Stated problem: Beginning with the line that contains "How great a", extract each line through the end of the listing below, with no additions or omissions.

Input:
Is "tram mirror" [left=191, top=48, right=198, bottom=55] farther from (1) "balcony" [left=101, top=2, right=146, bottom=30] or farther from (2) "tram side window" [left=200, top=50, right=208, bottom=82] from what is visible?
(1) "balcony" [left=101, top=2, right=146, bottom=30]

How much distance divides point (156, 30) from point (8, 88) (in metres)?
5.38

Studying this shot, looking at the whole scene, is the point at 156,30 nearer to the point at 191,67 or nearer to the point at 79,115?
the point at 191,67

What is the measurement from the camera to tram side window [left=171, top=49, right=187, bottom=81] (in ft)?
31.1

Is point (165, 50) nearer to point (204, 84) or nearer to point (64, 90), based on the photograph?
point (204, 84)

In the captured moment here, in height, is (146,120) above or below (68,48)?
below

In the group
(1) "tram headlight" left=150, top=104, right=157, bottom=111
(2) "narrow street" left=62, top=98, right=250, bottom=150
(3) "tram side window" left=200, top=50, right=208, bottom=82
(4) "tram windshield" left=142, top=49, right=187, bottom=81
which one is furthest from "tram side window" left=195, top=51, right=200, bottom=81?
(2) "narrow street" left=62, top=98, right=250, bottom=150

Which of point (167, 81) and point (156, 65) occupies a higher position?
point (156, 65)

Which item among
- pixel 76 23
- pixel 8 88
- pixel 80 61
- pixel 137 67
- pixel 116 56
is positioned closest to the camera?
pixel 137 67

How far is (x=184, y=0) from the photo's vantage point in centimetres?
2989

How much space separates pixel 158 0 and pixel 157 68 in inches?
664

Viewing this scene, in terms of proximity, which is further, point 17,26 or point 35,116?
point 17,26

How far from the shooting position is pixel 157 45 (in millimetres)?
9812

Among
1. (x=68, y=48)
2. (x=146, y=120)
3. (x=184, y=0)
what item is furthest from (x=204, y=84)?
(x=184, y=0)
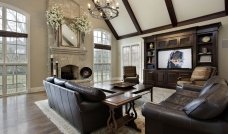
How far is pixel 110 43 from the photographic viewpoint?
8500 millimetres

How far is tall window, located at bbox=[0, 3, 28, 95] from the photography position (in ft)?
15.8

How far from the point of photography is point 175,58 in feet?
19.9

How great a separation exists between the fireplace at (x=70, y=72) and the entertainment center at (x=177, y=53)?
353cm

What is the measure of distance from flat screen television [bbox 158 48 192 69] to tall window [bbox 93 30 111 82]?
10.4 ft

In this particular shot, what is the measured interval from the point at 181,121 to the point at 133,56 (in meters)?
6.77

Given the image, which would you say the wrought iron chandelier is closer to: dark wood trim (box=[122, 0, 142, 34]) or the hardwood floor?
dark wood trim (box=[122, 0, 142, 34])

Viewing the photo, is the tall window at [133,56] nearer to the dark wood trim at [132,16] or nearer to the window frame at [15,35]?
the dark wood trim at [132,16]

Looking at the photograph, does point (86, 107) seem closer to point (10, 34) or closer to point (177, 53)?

Response below:
How great a separation exists between the fireplace at (x=70, y=72) and the entertainment center at (x=177, y=53)?
353cm

What is the measure of distance from flat screen television [bbox 158 48 192 69] to tall window [bbox 93 30 111 82]?
10.4 ft

In this particular shot, what is the measured interval from the point at 181,121 to the point at 133,56 (in meters)?
6.77

Given the image, which would you say the wrought iron chandelier is closer to: dark wood trim (box=[122, 0, 142, 34]) or the hardwood floor?
dark wood trim (box=[122, 0, 142, 34])

Viewing the photo, is the tall window at [133,56] nearer to the dark wood trim at [132,16] or nearer to the window frame at [15,35]?
the dark wood trim at [132,16]

Looking at the photograph, does point (86, 107) seem closer to point (10, 34) or closer to point (177, 53)?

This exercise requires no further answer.